Lawan Yamaha kemudian Kawasaki, Hero Siapkan Motor Hybrid

TOKYO – Dalam beberapa tahun terakhir, lapangan usaha otomotif global sudah pernah mengamati pengembangan signifikan pada hal efisiensi komponen bakar lalu pengurangan emisi, dengan berbagai produsen memperkenalkan kendaraan hibrida kemudian listrik.

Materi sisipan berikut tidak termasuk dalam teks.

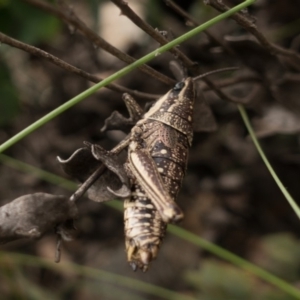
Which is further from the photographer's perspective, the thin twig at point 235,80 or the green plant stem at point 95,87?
the thin twig at point 235,80

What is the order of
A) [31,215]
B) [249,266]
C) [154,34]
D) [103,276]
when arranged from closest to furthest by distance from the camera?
[31,215], [154,34], [249,266], [103,276]

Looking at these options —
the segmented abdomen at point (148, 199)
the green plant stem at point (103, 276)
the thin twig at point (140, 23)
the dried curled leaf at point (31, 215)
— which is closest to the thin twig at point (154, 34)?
the thin twig at point (140, 23)

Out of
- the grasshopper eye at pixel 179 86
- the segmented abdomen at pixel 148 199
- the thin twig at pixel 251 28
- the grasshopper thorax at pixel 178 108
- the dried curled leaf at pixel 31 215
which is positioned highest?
the thin twig at pixel 251 28

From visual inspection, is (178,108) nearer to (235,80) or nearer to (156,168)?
(156,168)

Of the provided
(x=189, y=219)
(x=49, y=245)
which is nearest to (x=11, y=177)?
(x=49, y=245)

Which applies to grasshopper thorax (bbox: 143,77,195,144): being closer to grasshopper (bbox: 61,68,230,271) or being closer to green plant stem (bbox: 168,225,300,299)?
grasshopper (bbox: 61,68,230,271)

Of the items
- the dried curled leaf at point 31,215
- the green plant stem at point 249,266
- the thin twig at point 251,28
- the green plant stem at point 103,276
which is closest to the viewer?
the dried curled leaf at point 31,215

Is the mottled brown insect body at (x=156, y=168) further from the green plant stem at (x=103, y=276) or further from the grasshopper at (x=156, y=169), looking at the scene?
the green plant stem at (x=103, y=276)

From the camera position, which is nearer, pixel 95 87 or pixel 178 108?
pixel 95 87

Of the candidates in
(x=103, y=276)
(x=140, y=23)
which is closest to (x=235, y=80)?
(x=140, y=23)
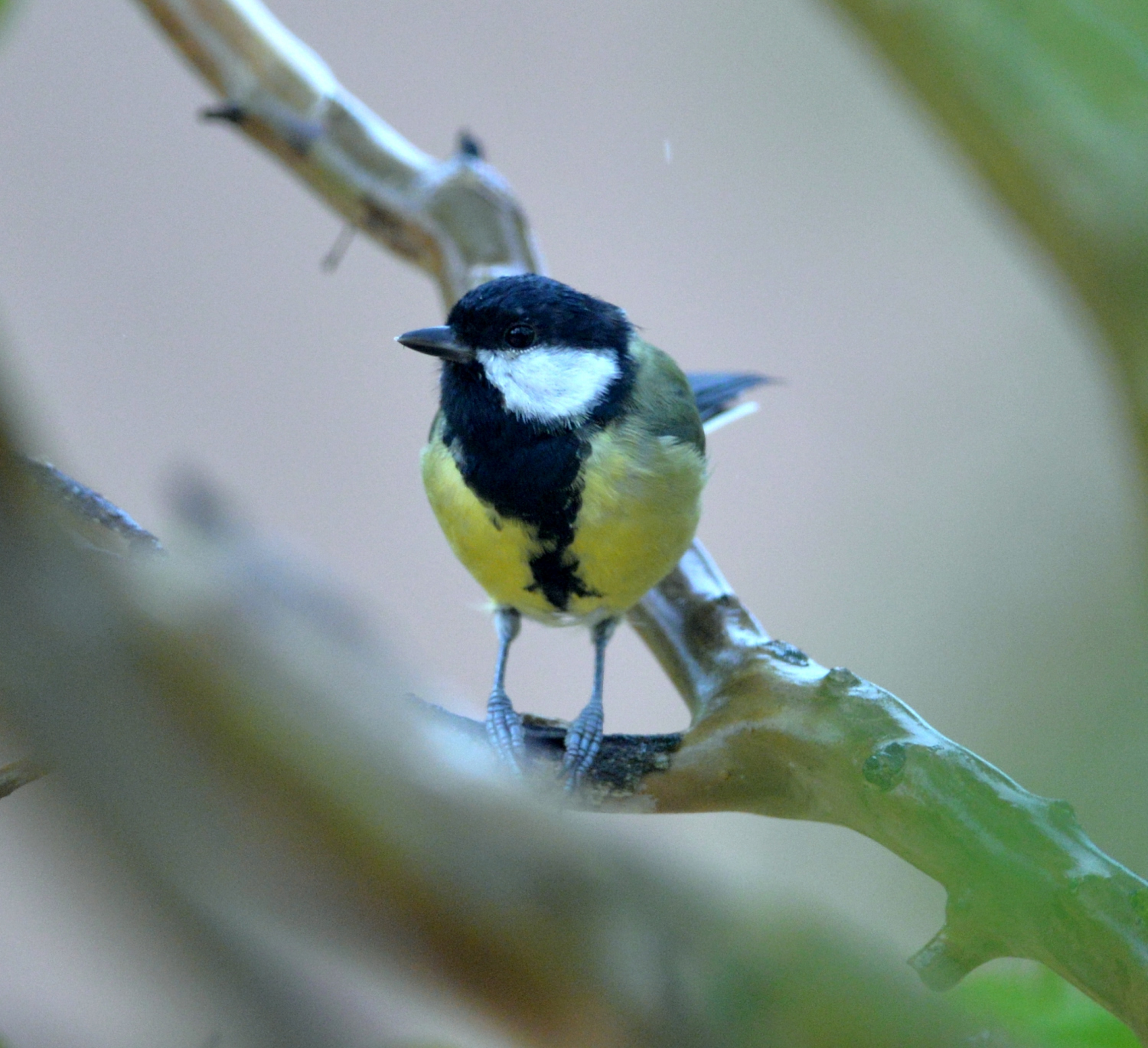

Namun, lingkungan ekonomi sepeda gowes motor khususnya di dalam India belum sepenuhnya mengikuti tren ini. Meskipun ada beberapa contoh sepeda gowes motor hibrida seperti Kawasaki Ninja 7 Hybrid juga Yamaha Fazzio, pilihan yang disebutkan masih terbatas.
Namun, Hero MotoCorp dari India berencana untuk mengakibatkan pembaharuan besar dengan mengembangkan sistem penggerak hibrida baru, kemungkinan besar untuk skuter kemudian sepeda gowes motor berkapasitas kecil.
CEO Hero MotoCorp, Niranjan Gupta, mengungkapkan bahwa perusahaan sedang mengeksplorasi berbagai teknologi powertrain alternatif untuk menghadapi tantangan masa depan pada mobilitas. Ini adalah termasuk fokus pada material bakar fleksibel, teknologi berbasis etanol, serta tentunya, teknologi hibrida.
Proyek Hibrida: Hero MotoCorp sedang mengembangkan sistem hibrida yang digunakan dapat diaplikasikan pada model sepeda gowes motor lalu skuter mereka.
Meskipun detail spesifik mengenai model yang dimaksud akan diresmikan masih belum diumumkan, perusahaan miliki berbagai model yang cocok untuk penerapan teknologi ini. Ini adalah termasuk skuter kecil seperti Xoom 110 juga kendaraan beroda dua motor komuter seperti Maverick 440, yang tersebut juga berbagi wadah dengan Harley-Davidson X440.
Seperti pada mobil hibrida, sepeda gowes motor hibrida akan menggabungkan motor listrik dengan mesin pembakaran internal. Motor listrik biasanya berfungsi pada kecepatan rendah kemudian RPM rendah, membantu mesin pembakaran internal dengan tenaga tambahan.
Beberapa sistem hibrida mungkin saja menyediakan mode serba listrik untuk kecepatan rendah, sementara mesin pembakaran internal akan berpartisipasi pada kecepatan lebih lanjut tinggi atau pada waktu tenaga listrik habis.
Sistem hibrida ringan, seperti yang digunakan ditemukan pada Yamaha Fazzio, menghubungkan motor listrik ke poros engkol mesin, berfungsi sebagai pengganti motor starter lalu memberikan dorongan tambahan pada waktu akselerasi. Namun, pada sistem ini, mesin bensin masih menyala terus-menerus juga tak memiliki mode serba listrik.